N+1 Select

#n+1-problem #orm #database #performance

You can forget about the performance of synchronized vs. unsynchronized, when you write code hitting your database that looks like this:

peeps = Database.findMyPeeps  
for (each peep in peeps)  
  address = Database.findAddressForPeep(peep)

This is called an N+1 select, although honestly it is more like a 1 + N select. You first run a query to find what you are looking for, and then you proceed to iterate over those results to do N more queries for each row in your initial query. This is a all too common reason for slow applications because of the overhead of the frequent database queries. My example above is the obvious version of this, and if you use an Object Relational Mapping (ORM) such as Hibernate or ActiveRecord there is a much more stealthy version of this anti-pattern:

peeps = PeepDAO.findMyPeeps  
for (each peep in peeps)  
   address = peep.getAddress

If Address is a table with a foreign key relationship to Peep, and the mapping is defined as a lazy load, then it will result in the same N + 1 Select problem. How do you solve this?

If you said by changing the mapping to an eager load… WRONG!! First, run the code and see the queries that your ORM is making. Get a representative set of data and time how long the section of code takes to run. Only once you have in this in place are you in a situation where you are capable of making smart optimization choices.

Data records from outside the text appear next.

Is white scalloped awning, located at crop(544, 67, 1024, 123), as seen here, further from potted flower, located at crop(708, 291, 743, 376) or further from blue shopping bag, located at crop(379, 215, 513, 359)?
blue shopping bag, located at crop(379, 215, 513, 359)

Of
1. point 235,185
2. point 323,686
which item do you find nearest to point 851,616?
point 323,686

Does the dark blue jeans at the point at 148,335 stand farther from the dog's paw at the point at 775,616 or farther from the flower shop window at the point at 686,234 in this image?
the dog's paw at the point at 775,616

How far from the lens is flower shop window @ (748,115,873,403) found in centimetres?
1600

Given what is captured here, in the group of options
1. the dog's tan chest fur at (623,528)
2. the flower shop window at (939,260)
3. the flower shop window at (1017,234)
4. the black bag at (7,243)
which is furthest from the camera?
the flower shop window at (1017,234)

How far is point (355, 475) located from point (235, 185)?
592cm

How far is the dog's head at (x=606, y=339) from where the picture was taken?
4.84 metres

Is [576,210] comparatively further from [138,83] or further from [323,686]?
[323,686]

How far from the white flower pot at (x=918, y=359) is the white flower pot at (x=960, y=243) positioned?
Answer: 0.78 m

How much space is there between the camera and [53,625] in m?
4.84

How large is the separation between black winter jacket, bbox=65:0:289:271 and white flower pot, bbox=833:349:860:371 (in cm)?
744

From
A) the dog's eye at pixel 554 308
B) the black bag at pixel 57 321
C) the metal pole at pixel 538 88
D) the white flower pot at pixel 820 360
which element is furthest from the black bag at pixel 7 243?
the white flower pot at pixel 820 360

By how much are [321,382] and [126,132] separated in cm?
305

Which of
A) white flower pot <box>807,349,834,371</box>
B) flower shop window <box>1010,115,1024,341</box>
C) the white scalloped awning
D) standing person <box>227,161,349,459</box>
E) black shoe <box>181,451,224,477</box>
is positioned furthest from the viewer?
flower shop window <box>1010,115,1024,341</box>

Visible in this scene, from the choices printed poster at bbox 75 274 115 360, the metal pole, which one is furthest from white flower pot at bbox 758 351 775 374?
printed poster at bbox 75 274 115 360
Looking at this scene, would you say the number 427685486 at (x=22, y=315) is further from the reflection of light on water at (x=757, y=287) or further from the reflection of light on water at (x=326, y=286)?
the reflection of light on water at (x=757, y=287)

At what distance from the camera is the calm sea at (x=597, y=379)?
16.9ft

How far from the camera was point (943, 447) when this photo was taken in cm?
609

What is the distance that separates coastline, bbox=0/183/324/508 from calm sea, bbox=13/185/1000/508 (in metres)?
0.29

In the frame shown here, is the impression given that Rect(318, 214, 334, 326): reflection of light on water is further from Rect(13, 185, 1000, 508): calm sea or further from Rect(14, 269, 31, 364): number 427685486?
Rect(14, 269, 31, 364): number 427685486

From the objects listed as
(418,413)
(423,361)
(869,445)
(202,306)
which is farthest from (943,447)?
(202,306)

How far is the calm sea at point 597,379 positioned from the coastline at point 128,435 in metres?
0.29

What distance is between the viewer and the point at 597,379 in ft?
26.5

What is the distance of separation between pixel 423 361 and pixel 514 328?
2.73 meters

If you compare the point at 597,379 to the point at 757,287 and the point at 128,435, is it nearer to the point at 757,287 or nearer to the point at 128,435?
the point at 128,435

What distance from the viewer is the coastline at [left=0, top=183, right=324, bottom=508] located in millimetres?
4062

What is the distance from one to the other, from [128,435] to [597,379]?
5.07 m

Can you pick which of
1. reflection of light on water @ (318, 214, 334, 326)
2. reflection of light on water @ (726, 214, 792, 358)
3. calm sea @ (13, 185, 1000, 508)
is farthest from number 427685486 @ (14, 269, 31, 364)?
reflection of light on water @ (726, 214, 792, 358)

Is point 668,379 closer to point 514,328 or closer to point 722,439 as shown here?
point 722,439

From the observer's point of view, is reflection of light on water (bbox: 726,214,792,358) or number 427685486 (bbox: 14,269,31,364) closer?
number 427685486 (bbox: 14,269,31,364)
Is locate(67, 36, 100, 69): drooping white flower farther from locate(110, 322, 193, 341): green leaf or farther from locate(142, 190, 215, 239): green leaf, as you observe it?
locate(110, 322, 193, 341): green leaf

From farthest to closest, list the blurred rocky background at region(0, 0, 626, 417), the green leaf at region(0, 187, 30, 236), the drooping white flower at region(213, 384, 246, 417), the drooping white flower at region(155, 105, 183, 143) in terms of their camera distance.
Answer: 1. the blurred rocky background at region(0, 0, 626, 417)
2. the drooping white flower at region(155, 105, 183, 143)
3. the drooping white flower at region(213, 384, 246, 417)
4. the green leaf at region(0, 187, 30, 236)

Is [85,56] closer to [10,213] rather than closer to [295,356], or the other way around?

The first solution is to change the mapping for Peep to eager fetch addresses. This might be the right solution, but make sure you understand everywhere that Peep is used first. Changing the mapping will change the behavior of Peep everywhere it is used. You might be creating a local optimization where you speed up your for loop in this case, but pull down unnecessary data in 80% of the rest of the program.

The second solution is to write a custom query. In Hibernate you can use either HQL or the Criteria API. Most of the time this is going to be the superior solution to your N+1 Select problem.

Can anyone tell me in what situations they would use HQL vs. using the Criteria API?